Release Date: 24 Mar. 2017
Genre: Melodic Hard Rock
HANS ZILLER, Lead Guitar (GER)
ALEXX STAHL, Lead Vocals (GER)
RONNIE PARKES, Bass (USA)
TIM BREIDEBAND, Drums (GER)
FRANK PANÉ, Lead Guitar (GER)
Stand up 4 Rock
Praying 4 A Miracle
Some Kinda Evil
Byte The Bullet
Reach For The Sky
Too Far from Heaven
Cast your mind back to 1987. Bonfire’s second album ‘Fireworks’ propelled the band to the forefront of the hard rock scene and established the German outfit as one of the premier acts in Europe. Followed up by ‘Point Blank’, another excellent release and the band cemented that reputation. Since then, fans have always referenced those two albums as the pinnacle of Bonfire’s career with subsequent releases never quite getting the adulation of those two despite some quality music continuing to be delivered by the band.
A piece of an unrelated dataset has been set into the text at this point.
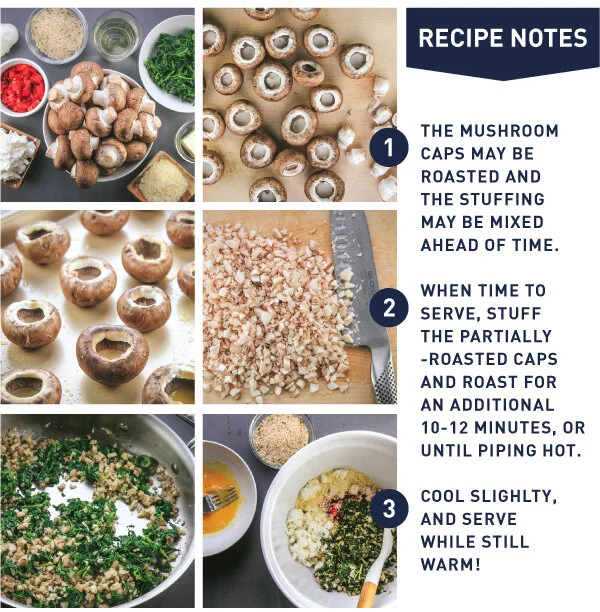 RECIPE NOTES

1 THE MUSHROOM CAPS MAY BE ROASTED AND THE STUFFING MAY BE MIXED AHEAD OF TIME.

2 WHEN TIME TO SERVE, STUFF THE PARTIALLY -ROASTED CAPS AND ROAST FOR AN ADDITIONAL 10-12 MINUTES, OR UNTIL PIPING HOT.

3 COOL SLIGHLTY, AND SERVE WHILE STILL WARM!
Now thirty years later, the band return after a slightly turbulent few years following the unexpected departure of original vocalist Claus Lessmann and a slightly revolving door of replacements that saw David Reece release two successful albums, ‘Glorious’ (2015) and ‘Pearls’ (2016) with them and also Michael Bormann, Bonfire’s singer from 1993-94 who briefly returned to the band to replace Reece.
Step forward then Alexx Stahl, with a voice that really captures the spirit of Lessmann and makes him the ideal replacement in the band. Having sung with power metal outfit Viron, releasing two acclaimed albums, he’s also sung in Roxxcalibur who have released 3 albums so far and US speed metal outfit Masters of Disguise who released two albums in 2013 and 2015 and also an EP in 2016.
To cut to the chase, this album captures everything right about Bonfire. From the opening synth led intro, bringing to mind Vangelis and the Blade Runner soundtrack, when the guitars kick in there is a sense of “ah yes…” because this immediately drops into the groove and Stahl’s voice provides the icing on the cake. With a neat nod to the Scorpions in the lyrics, ‘Power Train’ is then followed by the anthemic ‘Stand Up 4 Rock’ and ‘Praying For a Miracle’.
A slightly darker tone and another where the song makes you want to stand with your legs spread and bang your head with ‘Some Kind of Evil’. A modern take on ‘Who’s Fooling Who?’ in the shape of ‘Lonely Nights’ proves that the ballad writing power of the band hasn’t diminished one iota in the intervening years. It’s then followed by yet another anthem thanks to the album title track.
A quick analysis of the album as a whole ticks all of the boxes that we would hope for from a Bonfire release. Those bemoaning the departure of Lessmanm who went on to form Phantom 5 need not worry with this release as Stahl is a more than adequate replacement. Ignoring the recent Reece releases, this is a Bonfire album of the highest order. The lead single ‘Locomotive Breath’ can be seen below and it shows a band once more enjoying what they do.
‘Sweet Surrender’ has a real Scorpions guitar lick feel to it and to remind us that the band are looking to their heyday and want the fans to see this as a return to the sound of ‘Fireworks’ a rerecorded ‘Sweet Obsession’ also reaffirms Stahl’s vocal capabilities.
The only blip in the album is ‘Friedensreich’ a spoken comedic (by German standards) moment that sees the band trying to get someone to repeat a series of lines about [as far as I can tell] Friedensreich Hundertwasser a maverick architect and the author of the ‘Mouldiness Manifesto’. For whatever reason it exists, it’s a minute in length, skip past it and move to the excellent guitar led ‘Instrumetal’.
Closing out with ‘Too Far From Heaven’ and ‘Without You’ along with the rerecorded ‘Sweet Obsession’ this is probably Bonfire’s best album for some time, and, dare I say it, the best thing they’ve released since ‘Point Blank’. A welcome return and deserving of the Bonfire name.